The move is still pretty significant, though. Legislation to legalize a state medical marijuana program has repeatedly passed the Democrat-controlld state Assembly but has kept being blocked by the state Senate's Republicans. And Cuomo's been on the anti-legalization side for a while, repeating his staunch opposition to the measure as recently as April.
So why the major turnaround for the governor? Maybe he was bolstered by the success of neighboring Republican Gov. Chris Christie, who managed to legalize, under very strict limits, medical marijuana in New Jersey. Maybe it also has to do with New York City Mayor Bill de Blasio and his oh-so-cool progressiveness, which is starting to make Cuomo look a bit stodgy by comparison.
It's possible it also has to do with the simple fact that America is changing: 58 percent of Americans now support marijuana legalization, a ten percent leap since the year before. In the early 2000s, the public opposed legalization by a thirty-point margin. So attitudes are shifting, and legislators are perhaps, finally, starting to realize that.
“The governor being part of this discussion is a tremendous sea change in this issue,” said State Sen. Diane Savino (D-Staten Island).

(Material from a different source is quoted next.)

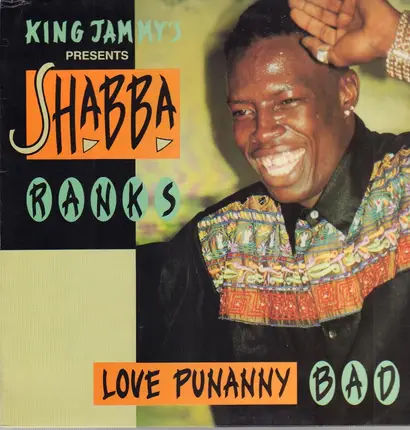 King Jammy Presents Shabba Ranks - Love Punanny Bad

That being said, legalizing specific medical use is different from legalizing recreational use; so will your average New Yorker really feel a difference? Surprisingly, there's a chance they might. It's been shown that teen pot use is actually bolstered by medical marijuana laws; over a third of high-schoolers who live in states with legalized medical marijuana say they use other people’s prescriptions to obtain their own weed. And, actually, as it stands, possessing small amounts of weed in New York is actually only a low-level violation subject to a fine. So it's not hard to imagine how the new law could play out.